GENÇLİK VE KİTAP
GENÇLİK VE KİTAP
Teknolojinin gençleri esir aldığı bu çağda onları esaretten ancak kitap okumanın özgürleştireceğini anlatmamız gerekir. Onların hayatın içine çekmemiz, kitap okuma alışkanlığı ile olabileceğini bizim de kavramamız gerektiğini ve bunun için önlem almamız ve çaba içinde olmamız gerekir. Geleceği emanet ettiğimiz gençlerin kitap okuma alışkanlığı kazanması ve kitap okumayı zaman ve mekân olgusundan uzaklaştırıp bulundukları her yerin bir okuma mekânı olabileceğinin farkına varması gerekir. Okuma alışkanlığı edinmek kadar, neyi nasıl okumamız gerektiğini bilmek de önemli. Piyasada binerce kitap var, okumak isteyen birisine göre mutlaka bir kitap vardır. Gençlik isterse okuyabileceği bir kitabı bulabilir. Gençlerimizin düzenli olarak kitap okumaya alışkanlığını kazanması gerekiyor. Kitap okumayan insanlar neleri kaçırdığının farkında değiller. Oysa kitap okuma topluma uyum sağlama demektir. Ailede birleştirme ve kaynaştırma demektir. Bilgili, kültürlü, konuşmasını, ne söylediğini bilen, özgür olma ve toplumu yönlendirme gibi alışkanlıkları kazandırır. Bilgi sahibi olmadan fikir sahibi olunmayacağını farkına varır.

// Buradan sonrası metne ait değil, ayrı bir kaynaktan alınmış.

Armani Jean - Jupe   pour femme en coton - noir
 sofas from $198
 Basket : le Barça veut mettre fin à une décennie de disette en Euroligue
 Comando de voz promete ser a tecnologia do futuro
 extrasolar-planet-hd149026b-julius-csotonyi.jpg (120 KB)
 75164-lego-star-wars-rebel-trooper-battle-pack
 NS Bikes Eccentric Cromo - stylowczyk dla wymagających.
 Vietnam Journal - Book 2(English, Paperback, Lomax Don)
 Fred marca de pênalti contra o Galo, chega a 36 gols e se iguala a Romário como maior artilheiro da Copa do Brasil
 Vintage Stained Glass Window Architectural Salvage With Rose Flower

Gençler huzurlu ve sakin bir ortamda okumanın tadına varmaları ve birbirleriyle tanışma fırsatı yakalayarak aralarında kitap sohbetleri geliştirmeleri gerekir. Hatta kendi aralarında kitapları birbirleriyle değiştirerek ve okudukları kitapların özetlerini birbirine anlatarak daha gerçekçi bir dünya görüşüne sahip olabilirler. Herkesin mutlaka bir fikri olmalıdır ve onun için mücadele vermelidir. Nedense insanlarımız fikirlerinin değişeceğinden korktukları için farklı kitaplar okumak istemiyorlar. Kendi fikirlerini doğru olduğuna ve onun dışındaki tüm fikirlerin ise gerçekleri yansıtmadığını düşünürler. Bu sorun bile başlı başına insanların ne kadar cahil ve yetersiz olduğunu bize kanıtlıyor. Oysa kitap ayırıcı değil, birleştiricidir. Kitap okumak bir erdemliktir, kötü düşüncelerden arındırmaktır.
Gençlik kitap okuma faaliyeti ile içinde yaşadığımız kültürün değerlerini bilen ve onlara sahip çıkan bireyler oluşmasına katkı sağlayacaktır. Gençlerin muhakeme gücü, kendini ifade edebilme ve topluluk önünde konuşma yapabilme yeteneğini geliştirmek ancak okuma alışkanlığının geliştirilmesine bağlıdır.
Kitap okumada gelişen ülkeler içinde hemen hemen en son sırada olduğumuzu düşünüyorum. Bazı hatırlatmalar yaparsak Almanya’da ilk beş yıllık eğitim süresince bir öğrenci ortalama 250 kitap okurken bu rakam Türkiye’de 12 dir. Bu rakamlar bile okumadığımızın bir kanıtıdır. Tabi buna dünyanın diğer gelişmiş ülkelerinden örnek verecek olursak sonuçlar bizim ülkemiz için hiç de iç açıcı olmadığını görürüz. Böyle kaldığımız sürece; insanlarımız cahilleşir ve akşam televizyon haberlerinde birbirini öldüren bir toplum olduğumuzu hep birlikte seyredip dururuz. Cinsel istismarların, kadın cinayetlerin ve toplumda insanların birbirlerini anlamadığı için sürekli toplumu rahatsız eden boşanma olaylarını da izlemeye devam ederiz. Bu boşanma nedenlerinden ötürü insanları birbirlerini öldürdüğüne şahit oluyoruz ve olmaya devam ederiz. Peki, bu ne zaman ve nasıl bitecek? Tabi ki hem bireysel hem de toplum olarak okuma alışkanlığını kazandıktan sonra olacak. Bu saydığımız olumsuz gelişmeler bir çizgi gibi hemen bitmeyecek fakat gözle görülen bir azalmayı birlikte görürüz. Kitap okuma; başkasına saygıyı da beraberinde getirir, saygı ve sevginin olmadığı toplumlar yozlaşır ve başkasına muhtaç hale gelirler. Bunun için kitap okuyalım ve okuyanlara yardımcı olalım. Kitap okumak özgürlüktür ve erdemliktir.